With this its all about following the bread crumbs. It could be similar to a deadlock situation and it’s a good practice to draw out the flow of each process. Thread A to Thread B to Thread C back to A and all over again.
The Honey-Do list
The last reason is that the server is just BUSY. Busy doing an amazingly long list of things. For example, I've run in to several issues where either software, script, etc, mistakenly adds in tens of thousands of entries into the application log registry key by mistake. On logon winlogon.exe will check the registry for the list of Event Sources (the Source list that appears in the drop down box when filtering Event logs.) If some bad code messes up and enters 50,000 registry entries, the server will be running through that list a while. End result: extremely long logon times.

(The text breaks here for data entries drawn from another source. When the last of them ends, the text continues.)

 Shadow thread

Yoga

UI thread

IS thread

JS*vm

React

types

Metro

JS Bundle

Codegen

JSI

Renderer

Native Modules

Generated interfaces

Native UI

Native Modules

Sometimes in this case is its not how to crash the box - but when. If the system hangs at logon for 20 minutes then it may be good to get a memory dump at 15 minutes. Also, it may be good to get several memory dumps. This is where having a virtual environment is very handy as we can take snapshots at certain points during the hang without causing the system to reboot. The multiple points help to tell if the server is stuck doing one thing for a very long time or if we're doing different tasks very slowly.
In the Registry entry issue winlogon had stalled threads all waiting on the event log. A check of the active objects confirmed this and pointed to the affected key:
05b4: Object: e166e1c8 GrantedAccess: 0002001b Entry: e46ccb68
Object: e166e1c8 Type: (8c78d330) Key
ObjectHeader: e166e1b0 (old version)
HandleCount: 1 PointerCount: 1
Directory Object: 00000000 Name: \REGISTRY\MACHINE\SYSTEM\CONTROLSET001\SERVICES\EVENTLOG\APPLICATION
There were almost 50,000 bad entries here.
Server hard hangs and extremely slow or unresponsive systems can have a variety of triggers and yet have the exact same symptoms. But when digging through the data gathered the majority fit into the four causes above. I have found that when dipping that toe into the vast ocean of data that is the debugger its good to be familiar with the those causes. They help in identifying the road signs that will lead you to your destination.